NEGERI UJUNG UTARA

NEGERI UJUNG UTARA
PWI REFORMASI

Jumat, 25 Mei 2012

Sejarah Singkat PWI-Reformasi


Menyambut Deklarasi PWI-Reformasi 21 November 1998, bagaimana sikap H. Rosihan Anwar? Bagaimana pula peran Dahlan Iskan dalam proses kelahiran PWI-Reformasi?

KEPUTUSAN Kongres Persatuan Wartawan Indonesia (PWI) ke-XX di Semarang, 11-12 Oktober 1998, yang menetapkan Tarman Azzam dan Bambang Sadono masing-masing sebagai ketua umum dan sekretaris jenderal PWI Pusat sangat mengecewakan para wartawan. Keduanya dinilai tidak kredibel serta cacat politik dan moral. Tarman, mantan ketua PWI Cabang Jakarta, ketika itu memecat 13 anggota PWI Jaya penandatangan Deklarasi Sirnagalih yang melahirkan Aliansi Jurnalis Independen (AJI). 

Tindakan Tarman melanggar mekanisme organisasi, dan karenanya dinilai menginjak-injak Peraturan Dasar dan Peraturan Rumah Tangga PWI sendiri (baca PWI: Profesi, Dekadensi dan Kursi oleh Budiman S. Hartoyo).


Demikian pula PWI Pusat yang “memahami” keputusan pemerintah Soeharto yang membreidel majalah TEMPO, Editor dan tabloid DeTik, yang juga diamini PWI Cabang Jakarta, merupakan pertanda PWI tidak independen bahkan terkooptasi oleh kekuasaan represif Orde Baru. Ketika itu Tarman juga mengancam mencabut rekomendasi untuk memperoleh SIUPP (Surat Izin Usaha Penerbitan Pers) jika ada pemimpin redaksi yang mempekerjakan wartawan yang telah dipecatnya. 

Adapun Bambang Sadono, yang menyelewengkan DO (delivery order) beras dari Pemerintah Daerah Jawa Tengah untuk rakyat, dan karenanya dipecat sebagai wartawan Suara Merdeka, jelas cacat kriminal. Seperti halnya Harmoko dan Sofyan Lubis (keduanya mantan Ketua Umum PWI Pusat), Tarman dan Bambang juga menunggangi PWI sebagai kendaraan politik hingga menjadi anggota parlemen dari Fraksi Golkar.

TUGAS SINGKAT 1 - Salin dengan persis bagian kutipan halaman tentang sejarah PWI-Reformasi yang dimulai dari "KEPUTUSAN Kongres Persatuan" dan berakhir pada "Budiman S. Hartoyo).".
TUGAS SINGKAT 2 - Sajikan ulang baris-baris entri, mulai dari baris yang memuat "How far out" dan berakhir pada baris terakhir entri, sebagai tabel Markdown berkolom Nomor dan Baris. Lewati baris kosong.
Entri di sini sama sekali tidak berhubungan dengan kutipan halaman.

ENTRI YANG DIBERIKAN -

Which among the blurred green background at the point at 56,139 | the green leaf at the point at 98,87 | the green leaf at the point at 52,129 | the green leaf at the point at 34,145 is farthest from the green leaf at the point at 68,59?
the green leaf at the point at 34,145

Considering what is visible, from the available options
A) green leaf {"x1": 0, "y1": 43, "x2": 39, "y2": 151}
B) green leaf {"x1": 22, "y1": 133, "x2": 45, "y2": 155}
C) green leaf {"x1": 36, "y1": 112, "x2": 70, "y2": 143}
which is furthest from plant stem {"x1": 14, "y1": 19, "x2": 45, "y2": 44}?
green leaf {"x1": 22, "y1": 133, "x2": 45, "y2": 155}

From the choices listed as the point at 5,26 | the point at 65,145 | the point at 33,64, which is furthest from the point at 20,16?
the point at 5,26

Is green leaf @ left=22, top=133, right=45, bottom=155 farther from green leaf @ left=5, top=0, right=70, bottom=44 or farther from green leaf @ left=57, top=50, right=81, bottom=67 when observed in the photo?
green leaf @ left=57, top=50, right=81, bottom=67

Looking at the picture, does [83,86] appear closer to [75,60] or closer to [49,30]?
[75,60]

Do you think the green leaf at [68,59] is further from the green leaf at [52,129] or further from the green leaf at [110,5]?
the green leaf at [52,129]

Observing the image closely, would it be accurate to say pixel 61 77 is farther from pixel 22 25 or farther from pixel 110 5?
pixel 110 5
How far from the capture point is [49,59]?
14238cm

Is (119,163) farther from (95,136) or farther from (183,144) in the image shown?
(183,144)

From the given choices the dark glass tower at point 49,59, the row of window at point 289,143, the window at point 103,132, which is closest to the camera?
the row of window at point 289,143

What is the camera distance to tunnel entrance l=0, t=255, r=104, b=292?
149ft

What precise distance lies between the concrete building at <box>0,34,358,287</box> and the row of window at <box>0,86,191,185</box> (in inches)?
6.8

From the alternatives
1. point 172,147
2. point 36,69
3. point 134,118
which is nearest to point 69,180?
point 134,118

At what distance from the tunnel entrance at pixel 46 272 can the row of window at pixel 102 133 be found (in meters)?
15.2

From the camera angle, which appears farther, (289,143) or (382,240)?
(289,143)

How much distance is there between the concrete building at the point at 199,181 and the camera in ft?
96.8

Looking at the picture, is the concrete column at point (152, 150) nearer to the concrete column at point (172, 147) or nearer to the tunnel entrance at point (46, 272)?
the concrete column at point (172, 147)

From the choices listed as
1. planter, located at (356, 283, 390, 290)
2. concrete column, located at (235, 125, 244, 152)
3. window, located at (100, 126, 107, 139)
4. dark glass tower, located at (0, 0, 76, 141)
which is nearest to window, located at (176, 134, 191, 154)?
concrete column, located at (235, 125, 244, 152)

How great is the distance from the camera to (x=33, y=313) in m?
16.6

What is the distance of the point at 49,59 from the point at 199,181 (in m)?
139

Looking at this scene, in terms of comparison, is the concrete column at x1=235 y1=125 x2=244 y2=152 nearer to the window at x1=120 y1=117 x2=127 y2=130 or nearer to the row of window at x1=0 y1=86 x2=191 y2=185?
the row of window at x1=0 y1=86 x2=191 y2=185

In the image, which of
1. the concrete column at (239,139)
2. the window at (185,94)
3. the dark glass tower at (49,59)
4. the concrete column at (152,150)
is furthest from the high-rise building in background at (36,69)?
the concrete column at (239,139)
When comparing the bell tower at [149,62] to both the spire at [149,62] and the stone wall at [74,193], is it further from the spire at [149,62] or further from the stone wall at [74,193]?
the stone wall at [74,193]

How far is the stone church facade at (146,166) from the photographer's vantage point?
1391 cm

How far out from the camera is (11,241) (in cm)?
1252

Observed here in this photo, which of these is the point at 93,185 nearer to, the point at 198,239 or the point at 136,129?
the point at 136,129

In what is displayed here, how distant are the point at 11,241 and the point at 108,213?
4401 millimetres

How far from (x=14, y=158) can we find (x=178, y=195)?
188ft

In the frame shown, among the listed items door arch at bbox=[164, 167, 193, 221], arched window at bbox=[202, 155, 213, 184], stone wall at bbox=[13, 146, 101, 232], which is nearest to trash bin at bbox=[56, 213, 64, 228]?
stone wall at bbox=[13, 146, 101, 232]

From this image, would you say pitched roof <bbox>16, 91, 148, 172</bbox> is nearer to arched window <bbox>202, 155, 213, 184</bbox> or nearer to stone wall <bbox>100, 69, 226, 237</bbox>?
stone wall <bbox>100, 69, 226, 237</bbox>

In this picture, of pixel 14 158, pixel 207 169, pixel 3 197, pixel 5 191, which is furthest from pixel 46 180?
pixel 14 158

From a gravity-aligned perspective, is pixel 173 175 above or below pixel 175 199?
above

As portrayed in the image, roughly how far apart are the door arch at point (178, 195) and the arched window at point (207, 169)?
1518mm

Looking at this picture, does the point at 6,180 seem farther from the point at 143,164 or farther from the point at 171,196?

HASIL TUGAS 1 -
KEPUTUSAN Kongres Persatuan Wartawan Indonesia (PWI) ke-XX di Semarang, 11-12 Oktober 1998, yang menetapkan Tarman Azzam dan Bambang Sadono masing-masing sebagai ketua umum dan sekretaris jenderal PWI Pusat sangat mengecewakan para wartawan. Keduanya dinilai tidak kredibel serta cacat politik dan moral. Tarman, mantan ketua PWI Cabang Jakarta, ketika itu memecat 13 anggota PWI Jaya penandatangan Deklarasi Sirnagalih yang melahirkan Aliansi Jurnalis Independen (AJI). 

Tindakan Tarman melanggar mekanisme organisasi, dan karenanya dinilai menginjak-injak Peraturan Dasar dan Peraturan Rumah Tangga PWI sendiri (baca PWI: Profesi, Dekadensi dan Kursi oleh Budiman S. Hartoyo).

HASIL TUGAS 2 -
| Nomor | Baris |
|---|---|
| 1 | How far out from the camera is (11,241) (in cm)? |
| 2 | 1252 |
| 3 | Observed here in this photo, which of these is the point at 93,185 nearer to, the point at 198,239 or the point at 136,129? |
| 4 | the point at 136,129 |
| 5 | In what is displayed here, how distant are the point at 11,241 and the point at 108,213? |
| 6 | 4401 millimetres |
| 7 | How far from (x=14, y=158) can we find (x=178, y=195)? |
| 8 | 188ft |
| 9 | In the frame shown, among the listed items door arch at bbox=[164, 167, 193, 221], arched window at bbox=[202, 155, 213, 184], stone wall at bbox=[13, 146, 101, 232], which is nearest to trash bin at bbox=[56, 213, 64, 228]? |
| 10 | stone wall at bbox=[13, 146, 101, 232] |
| 11 | From this image, would you say pitched roof <bbox>16, 91, 148, 172</bbox> is nearer to arched window <bbox>202, 155, 213, 184</bbox> or nearer to stone wall <bbox>100, 69, 226, 237</bbox>? |
| 12 | stone wall <bbox>100, 69, 226, 237</bbox> |
| 13 | In this picture, of pixel 14 158, pixel 207 169, pixel 3 197, pixel 5 191, which is furthest from pixel 46 180? |
| 14 | pixel 14 158 |
| 15 | From a gravity-aligned perspective, is pixel 173 175 above or below pixel 175 199? |
| 16 | above |
| 17 | As portrayed in the image, roughly how far apart are the door arch at point (178, 195) and the arched window at point (207, 169)? |
| 18 | 1518mm |
| 19 | Looking at this picture, does the point at 6,180 seem farther from the point at 143,164 or farther from the point at 171,196? |